WHAT IS EXPECTED — Write each line exactly, from the line that holds "From a spatial" through the final line of the material, and no other line.
====================
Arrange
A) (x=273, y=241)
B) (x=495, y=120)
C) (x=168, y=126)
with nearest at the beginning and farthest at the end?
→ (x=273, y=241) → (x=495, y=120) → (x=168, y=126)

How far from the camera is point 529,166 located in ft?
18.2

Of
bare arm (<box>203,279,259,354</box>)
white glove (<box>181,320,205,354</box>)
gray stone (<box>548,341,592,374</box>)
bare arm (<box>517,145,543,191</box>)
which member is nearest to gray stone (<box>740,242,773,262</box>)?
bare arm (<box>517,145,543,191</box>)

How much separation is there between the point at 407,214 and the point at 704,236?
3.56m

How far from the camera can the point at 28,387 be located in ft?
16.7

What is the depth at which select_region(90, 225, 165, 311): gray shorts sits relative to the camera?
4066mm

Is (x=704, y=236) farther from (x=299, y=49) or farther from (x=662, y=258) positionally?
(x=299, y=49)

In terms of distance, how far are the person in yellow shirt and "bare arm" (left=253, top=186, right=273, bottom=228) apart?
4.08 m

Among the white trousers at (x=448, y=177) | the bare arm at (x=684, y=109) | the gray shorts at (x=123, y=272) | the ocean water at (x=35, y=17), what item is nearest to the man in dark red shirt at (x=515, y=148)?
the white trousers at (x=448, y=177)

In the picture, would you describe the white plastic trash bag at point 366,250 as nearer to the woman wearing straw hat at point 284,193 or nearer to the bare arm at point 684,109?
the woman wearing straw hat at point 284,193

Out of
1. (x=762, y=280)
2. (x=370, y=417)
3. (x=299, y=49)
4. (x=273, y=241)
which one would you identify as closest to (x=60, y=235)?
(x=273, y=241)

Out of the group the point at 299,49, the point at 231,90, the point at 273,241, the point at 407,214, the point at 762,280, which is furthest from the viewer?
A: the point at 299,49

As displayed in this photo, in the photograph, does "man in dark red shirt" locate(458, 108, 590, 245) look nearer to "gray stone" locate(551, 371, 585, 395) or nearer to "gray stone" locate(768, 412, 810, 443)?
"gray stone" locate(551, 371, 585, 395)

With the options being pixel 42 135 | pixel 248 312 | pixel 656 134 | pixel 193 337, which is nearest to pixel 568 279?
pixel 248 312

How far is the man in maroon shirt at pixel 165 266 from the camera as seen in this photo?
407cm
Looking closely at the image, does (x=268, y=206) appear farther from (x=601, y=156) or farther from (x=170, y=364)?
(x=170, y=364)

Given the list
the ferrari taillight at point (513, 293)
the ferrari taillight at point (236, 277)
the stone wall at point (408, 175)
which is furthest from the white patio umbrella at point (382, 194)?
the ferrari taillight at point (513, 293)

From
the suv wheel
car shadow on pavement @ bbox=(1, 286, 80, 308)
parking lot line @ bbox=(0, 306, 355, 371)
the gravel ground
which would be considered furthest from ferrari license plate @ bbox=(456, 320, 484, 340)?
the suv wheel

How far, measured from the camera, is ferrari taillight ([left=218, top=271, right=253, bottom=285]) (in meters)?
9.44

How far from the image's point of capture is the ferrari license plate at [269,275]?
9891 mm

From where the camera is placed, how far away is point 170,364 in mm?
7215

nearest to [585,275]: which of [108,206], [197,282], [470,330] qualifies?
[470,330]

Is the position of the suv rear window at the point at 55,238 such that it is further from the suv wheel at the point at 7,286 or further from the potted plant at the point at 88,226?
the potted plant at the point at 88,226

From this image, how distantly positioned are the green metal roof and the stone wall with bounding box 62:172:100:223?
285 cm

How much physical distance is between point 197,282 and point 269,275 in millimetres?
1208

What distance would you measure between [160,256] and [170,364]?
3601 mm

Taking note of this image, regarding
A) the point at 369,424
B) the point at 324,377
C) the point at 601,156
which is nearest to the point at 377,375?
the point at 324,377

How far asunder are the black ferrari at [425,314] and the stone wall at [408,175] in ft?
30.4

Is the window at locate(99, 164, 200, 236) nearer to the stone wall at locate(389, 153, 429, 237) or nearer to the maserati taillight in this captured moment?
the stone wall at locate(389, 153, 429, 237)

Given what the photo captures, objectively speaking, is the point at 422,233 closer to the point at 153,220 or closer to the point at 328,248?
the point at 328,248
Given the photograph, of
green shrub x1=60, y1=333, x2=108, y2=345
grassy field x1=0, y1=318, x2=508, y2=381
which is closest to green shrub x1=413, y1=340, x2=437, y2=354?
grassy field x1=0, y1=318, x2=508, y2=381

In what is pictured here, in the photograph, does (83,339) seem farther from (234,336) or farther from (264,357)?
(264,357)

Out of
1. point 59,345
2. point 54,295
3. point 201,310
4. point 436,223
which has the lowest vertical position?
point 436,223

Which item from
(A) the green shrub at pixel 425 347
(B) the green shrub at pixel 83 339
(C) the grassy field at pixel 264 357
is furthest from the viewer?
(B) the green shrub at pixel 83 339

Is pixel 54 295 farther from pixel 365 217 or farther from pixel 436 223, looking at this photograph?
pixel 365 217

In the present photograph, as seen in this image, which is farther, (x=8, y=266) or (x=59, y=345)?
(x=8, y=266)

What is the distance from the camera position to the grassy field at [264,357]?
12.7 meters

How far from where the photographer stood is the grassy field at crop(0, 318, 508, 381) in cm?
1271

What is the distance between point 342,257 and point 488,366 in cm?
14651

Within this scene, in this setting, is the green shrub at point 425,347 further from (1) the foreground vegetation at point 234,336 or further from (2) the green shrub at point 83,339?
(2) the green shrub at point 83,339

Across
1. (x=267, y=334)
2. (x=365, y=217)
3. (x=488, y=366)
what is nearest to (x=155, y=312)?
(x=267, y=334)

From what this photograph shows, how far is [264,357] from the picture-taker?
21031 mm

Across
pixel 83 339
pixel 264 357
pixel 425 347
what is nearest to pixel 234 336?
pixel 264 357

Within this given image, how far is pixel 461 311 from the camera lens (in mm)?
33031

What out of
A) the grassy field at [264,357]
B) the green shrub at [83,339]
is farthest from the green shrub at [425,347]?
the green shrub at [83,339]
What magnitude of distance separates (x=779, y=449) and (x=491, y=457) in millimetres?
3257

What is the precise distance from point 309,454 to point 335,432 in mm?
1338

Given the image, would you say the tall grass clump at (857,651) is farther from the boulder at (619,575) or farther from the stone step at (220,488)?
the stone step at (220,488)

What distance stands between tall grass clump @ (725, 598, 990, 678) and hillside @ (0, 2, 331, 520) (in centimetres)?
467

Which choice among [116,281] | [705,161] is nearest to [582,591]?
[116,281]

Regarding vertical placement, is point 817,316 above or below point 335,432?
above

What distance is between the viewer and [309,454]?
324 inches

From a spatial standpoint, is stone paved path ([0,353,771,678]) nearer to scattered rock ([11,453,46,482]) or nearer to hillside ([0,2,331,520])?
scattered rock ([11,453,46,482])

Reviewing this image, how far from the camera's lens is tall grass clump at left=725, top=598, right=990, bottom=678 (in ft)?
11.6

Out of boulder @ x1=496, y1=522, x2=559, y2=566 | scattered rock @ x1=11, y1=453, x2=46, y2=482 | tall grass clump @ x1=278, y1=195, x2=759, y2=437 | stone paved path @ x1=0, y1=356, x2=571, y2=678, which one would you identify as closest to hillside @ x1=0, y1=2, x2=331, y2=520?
====================
OUTPUT OF THE TASK —
From a spatial standpoint, is stone paved path ([0,353,771,678]) nearer to scattered rock ([11,453,46,482]) or nearer to hillside ([0,2,331,520])?
scattered rock ([11,453,46,482])

Reviewing this image, how far from the camera's lens is tall grass clump at left=725, top=598, right=990, bottom=678 (in ft)?
11.6

Out of boulder @ x1=496, y1=522, x2=559, y2=566 | scattered rock @ x1=11, y1=453, x2=46, y2=482 | tall grass clump @ x1=278, y1=195, x2=759, y2=437 | stone paved path @ x1=0, y1=356, x2=571, y2=678, which one would you identify as closest to hillside @ x1=0, y1=2, x2=331, y2=520?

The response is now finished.